- Born: 15 September 1919 Village of Yavrovo [bg], Plovdiv Province, Bulgaria
- Died: 30 June 2002 (aged 82) Sofia, Bulgaria
- Occupations: Writer, playwright, and publicist

= Nikolay Haytov =

Bulgarian writer and playwright

Nikolay Haytov (Николай Хайтов), or Nikolai Haitov (15 September 1919 - 30 June 2002) was a Bulgarian fiction writer, playwright, patriot and publicist known for his publications and research regarding the life of Bulgarian revolutionary Vasil Levski.

==Early life and education==
Born to a poor family of ordinary peasants in the village of Yavrovo, in Kuklen municipality, Plovdiv Province, Haytov finished junior high school in his native village and then moved to Plovdiv, where, instead of studying, he worked as an apprentice in a flour shop, as a waiter in a pub, as a valet and in the railway. He finished high school in Asenovgrad in 1938, becoming attracted to the work of writers such as Zahari Stoyanov, Ivan Vazov, Elin Pelin and Yordan Yovkov. Haytov graduated from the Faculty of Forestry in Sofia in 1943.

He became a soldier in Plovdiv in the autumn of 1944 and then went on to work as a forest guard and forester in the Rhodope Mountains: in the Persenk forestry enterprise, in Lesichovo, in Sapareva Banya and in the Raduil section of the Borovets enterprise. Sentenced to eight years in prison for incorrect distribution of wood and dismissed by the Ministry of Forestry, his sentence was later repealed, but he nevertheless remained unemployed for two years.

**Exercise goal**: Continue the biography of Nikolay Haytov, picking up after its final sentence about his two years of unemployment. The data is not needed for working with the Nikolay Haytov biography.

**Excerpted records**:

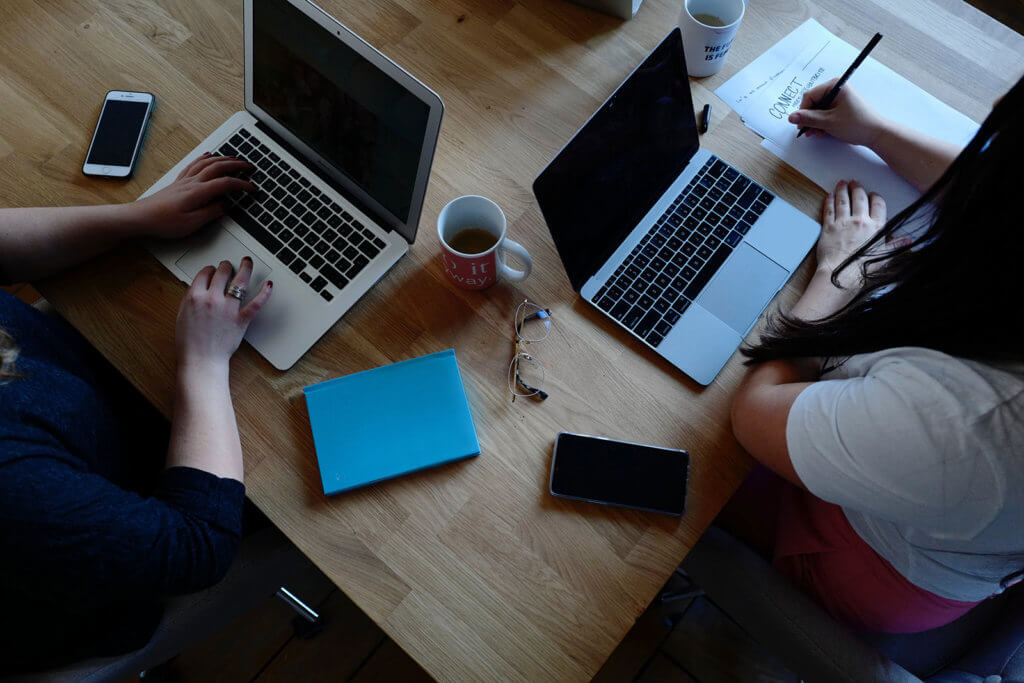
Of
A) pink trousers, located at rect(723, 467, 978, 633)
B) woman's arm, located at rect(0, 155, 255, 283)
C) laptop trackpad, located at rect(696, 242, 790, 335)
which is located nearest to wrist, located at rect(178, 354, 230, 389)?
woman's arm, located at rect(0, 155, 255, 283)

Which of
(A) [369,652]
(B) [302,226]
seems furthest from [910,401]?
(A) [369,652]

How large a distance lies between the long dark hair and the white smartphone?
1.07 m

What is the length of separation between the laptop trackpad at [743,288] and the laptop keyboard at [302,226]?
1.59 feet

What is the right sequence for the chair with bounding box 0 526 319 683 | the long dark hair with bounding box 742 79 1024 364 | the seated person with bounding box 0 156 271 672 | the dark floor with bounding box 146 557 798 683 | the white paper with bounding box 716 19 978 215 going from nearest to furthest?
the long dark hair with bounding box 742 79 1024 364 < the seated person with bounding box 0 156 271 672 < the chair with bounding box 0 526 319 683 < the white paper with bounding box 716 19 978 215 < the dark floor with bounding box 146 557 798 683

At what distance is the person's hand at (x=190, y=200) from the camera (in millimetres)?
950

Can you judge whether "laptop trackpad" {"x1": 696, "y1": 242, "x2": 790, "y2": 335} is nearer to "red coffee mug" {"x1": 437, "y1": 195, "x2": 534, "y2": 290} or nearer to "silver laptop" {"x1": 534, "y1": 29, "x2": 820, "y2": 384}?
"silver laptop" {"x1": 534, "y1": 29, "x2": 820, "y2": 384}

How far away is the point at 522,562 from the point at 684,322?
0.39 meters

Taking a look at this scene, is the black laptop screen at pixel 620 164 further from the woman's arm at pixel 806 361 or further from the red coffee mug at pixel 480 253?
the woman's arm at pixel 806 361

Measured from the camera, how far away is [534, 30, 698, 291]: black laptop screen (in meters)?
0.83

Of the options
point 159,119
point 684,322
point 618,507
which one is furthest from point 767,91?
point 159,119

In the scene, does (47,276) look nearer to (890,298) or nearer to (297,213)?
(297,213)

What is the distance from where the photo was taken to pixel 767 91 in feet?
3.55

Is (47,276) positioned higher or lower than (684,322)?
lower

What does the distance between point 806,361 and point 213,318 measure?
797 millimetres
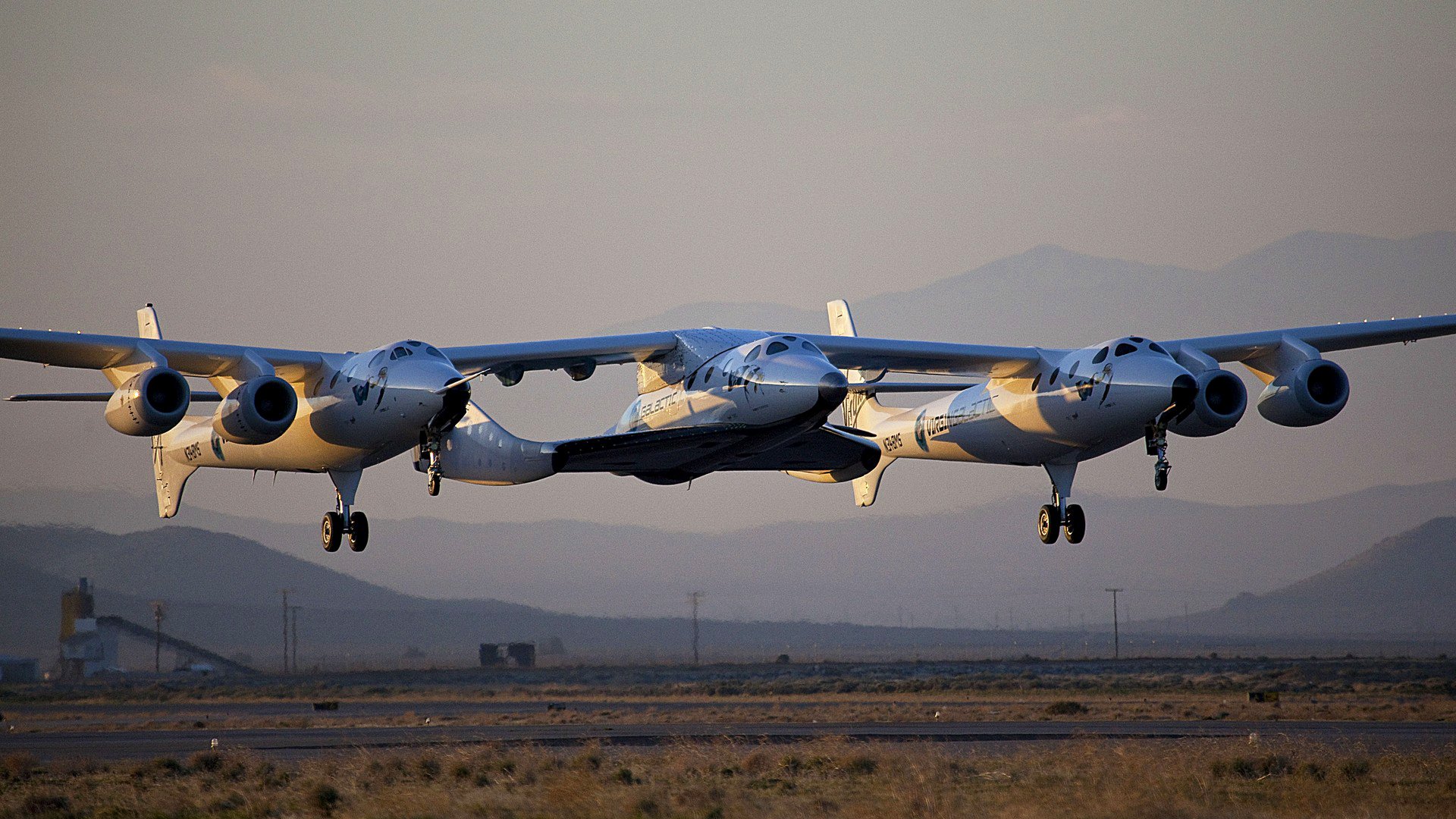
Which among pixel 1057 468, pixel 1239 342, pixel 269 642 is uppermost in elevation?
pixel 1239 342

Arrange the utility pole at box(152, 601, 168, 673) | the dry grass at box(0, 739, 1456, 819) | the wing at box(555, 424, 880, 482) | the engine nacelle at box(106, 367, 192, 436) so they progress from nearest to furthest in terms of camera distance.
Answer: the dry grass at box(0, 739, 1456, 819)
the engine nacelle at box(106, 367, 192, 436)
the wing at box(555, 424, 880, 482)
the utility pole at box(152, 601, 168, 673)

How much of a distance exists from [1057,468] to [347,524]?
17.4 meters

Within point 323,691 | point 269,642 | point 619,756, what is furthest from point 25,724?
point 269,642

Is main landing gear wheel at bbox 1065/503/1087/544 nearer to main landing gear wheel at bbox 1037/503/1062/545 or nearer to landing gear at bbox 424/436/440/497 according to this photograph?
main landing gear wheel at bbox 1037/503/1062/545

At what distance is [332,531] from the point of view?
34875 mm

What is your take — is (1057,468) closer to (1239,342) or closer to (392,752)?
(1239,342)

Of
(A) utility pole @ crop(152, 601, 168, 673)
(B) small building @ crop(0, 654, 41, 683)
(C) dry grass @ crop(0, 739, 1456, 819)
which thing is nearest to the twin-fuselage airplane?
(C) dry grass @ crop(0, 739, 1456, 819)

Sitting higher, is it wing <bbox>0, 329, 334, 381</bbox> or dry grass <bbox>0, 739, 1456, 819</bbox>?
wing <bbox>0, 329, 334, 381</bbox>

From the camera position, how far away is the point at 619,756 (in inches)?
1181

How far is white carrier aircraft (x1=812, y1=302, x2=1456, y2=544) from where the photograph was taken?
30453 mm

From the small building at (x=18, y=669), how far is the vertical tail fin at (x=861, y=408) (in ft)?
261

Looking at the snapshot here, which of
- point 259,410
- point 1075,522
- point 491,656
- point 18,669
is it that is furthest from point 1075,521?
point 18,669

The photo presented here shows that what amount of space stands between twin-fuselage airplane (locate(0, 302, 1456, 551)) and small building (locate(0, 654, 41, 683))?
234ft

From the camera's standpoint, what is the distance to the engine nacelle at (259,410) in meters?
29.4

**Answer to this exercise**:
==Writing career==
His first feature article was published in 1954 in the Septemvri magazine, and he continued to work with the magazine, which printed the story Sluchay bez pretsedent (Case With No Precedent) and another article. Haytov then wrote articles for Rabotnichesko Delo, Kooperativno selo (The cooperative village) and other newspapers. Some of these articles were published in his first book Sapernitsi (Rivals) in 1957. Haytov was accepted as a member of the Union of Bulgarian Writers (UBW) in 1959 and worked as an editor for the newspaper Narodna kultura (People's Culture) and the magazine Nasha rodina (Our Motherland). Between 1975 and 1977 he was the chairman of the Capital Council of Culture, a member of the executive council of UBW since 1966 and its secretary between 1966 and 1968. In 1966 he became editor-in-chief of Rodopi (Rhodopes) magazine.

In 1967, Haytov's famous book Divi razkazi (Wild Stories) was released. Since published in ten editions in Bulgaria and translated in 28 languages, including Chinese, it is regarded as one of the most successful modern Bulgarian literary works. The book is included in the UNESCO Historical Collection.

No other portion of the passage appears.